### [TEXT BLOCK]
━━━━━━━━
Ontario took a step toward establishing a framework for genetics and gene patenting during a recent meeting on the role of genetics in the diagnosis, prevention and treatment of disease.
“We need to ensure that the transformations in genetics … are guided by a national framework rooted in our social and ethical values that can benefit all Canadians [in order] to ensure the sustainability of a publicly funded health care system,” said Tony Clement, Ontario's minister of health and long-term care.
The meeting of scientists, clinicians, consumers and others was chaired by Dr. David Naylor, dean of medicine at the University of Toronto. It touched upon a wide range of issues, including discrimination and access to information, gene patenting and financial implications for the publicly funded health system.
━━━━━━━━
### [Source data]

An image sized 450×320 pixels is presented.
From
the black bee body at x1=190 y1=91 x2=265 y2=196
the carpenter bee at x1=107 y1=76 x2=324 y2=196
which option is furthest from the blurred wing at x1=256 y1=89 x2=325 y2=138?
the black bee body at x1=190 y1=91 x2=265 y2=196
━━━━━━━━
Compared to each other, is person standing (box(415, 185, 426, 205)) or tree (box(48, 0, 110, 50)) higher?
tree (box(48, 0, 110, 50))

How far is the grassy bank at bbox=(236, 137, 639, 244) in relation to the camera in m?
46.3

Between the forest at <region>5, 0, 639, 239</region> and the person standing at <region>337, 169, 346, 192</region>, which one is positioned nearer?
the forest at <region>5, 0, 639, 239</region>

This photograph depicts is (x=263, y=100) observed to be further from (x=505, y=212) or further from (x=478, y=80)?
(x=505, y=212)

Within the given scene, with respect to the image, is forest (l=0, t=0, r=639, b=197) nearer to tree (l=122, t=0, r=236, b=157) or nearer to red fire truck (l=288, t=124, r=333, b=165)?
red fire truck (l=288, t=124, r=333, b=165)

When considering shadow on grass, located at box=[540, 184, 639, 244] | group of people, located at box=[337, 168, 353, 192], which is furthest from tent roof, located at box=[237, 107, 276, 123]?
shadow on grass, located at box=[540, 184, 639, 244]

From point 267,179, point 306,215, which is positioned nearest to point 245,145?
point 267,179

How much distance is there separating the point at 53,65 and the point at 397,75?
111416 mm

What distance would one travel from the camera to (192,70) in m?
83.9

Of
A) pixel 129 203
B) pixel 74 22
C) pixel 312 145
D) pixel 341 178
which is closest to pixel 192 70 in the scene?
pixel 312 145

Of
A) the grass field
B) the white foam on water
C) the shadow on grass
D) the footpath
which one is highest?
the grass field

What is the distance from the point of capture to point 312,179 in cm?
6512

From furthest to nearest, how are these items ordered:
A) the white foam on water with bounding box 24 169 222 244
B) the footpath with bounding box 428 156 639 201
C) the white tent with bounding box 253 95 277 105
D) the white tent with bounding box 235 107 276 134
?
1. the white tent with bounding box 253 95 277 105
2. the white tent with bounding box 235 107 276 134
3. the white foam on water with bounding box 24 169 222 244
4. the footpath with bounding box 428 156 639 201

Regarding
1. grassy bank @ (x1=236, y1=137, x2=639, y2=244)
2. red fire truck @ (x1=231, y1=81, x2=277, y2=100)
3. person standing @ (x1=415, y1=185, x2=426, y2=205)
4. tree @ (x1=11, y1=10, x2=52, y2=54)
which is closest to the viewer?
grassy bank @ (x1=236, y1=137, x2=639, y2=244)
━━━━━━━━
### [EXPLORE THE MATERIAL]
1. Answer these questions from the text on Ontario's genetics meeting:
(a) What role of genetics was the meeting about?
(b) What position did Tony Clement hold?
(c) Who chaired the meeting?
2. Please continue the text on Ontario's genetics meeting, starting after its last sentence.

### [LIST OF ANSWERS]
1.
(a) The role of genetics in the diagnosis, prevention and treatment of disease.
(b) Ontario's minister of health and long-term care.
(c) Dr. David Naylor, dean of medicine at the University of Toronto.

2.
Particularly contentious was the issue of gene patents. Richard Gold of McGill University's Faculty of Law asserted that the role of patents in promoting innovation is overstated and that governments should be prepared to exercise their rights to grant compulsory licences to protect public health and, in particular, to promote access to medicines for all. These views were hotly contested by business and industry representatives, who argued that the protection of intellectual property rights is central to the promotion of innovation.
In April 2000, Ontario established an advisory committee to recommend a framework for the introduction of new predictive genetic technologies into the health care system. Its report was submitted last November – 5 months ahead of schedule – and is currently on the minister's desk.
Concern over new genetic technologies grew last May when the Ontario government was warned by Myriad Genetic Laboratories that any predictive testing for the BRCA1 and BRCA2 genes outside its laboratories violated the company's patents on the 2 genes (see CMAJ 2002;166[4]:494).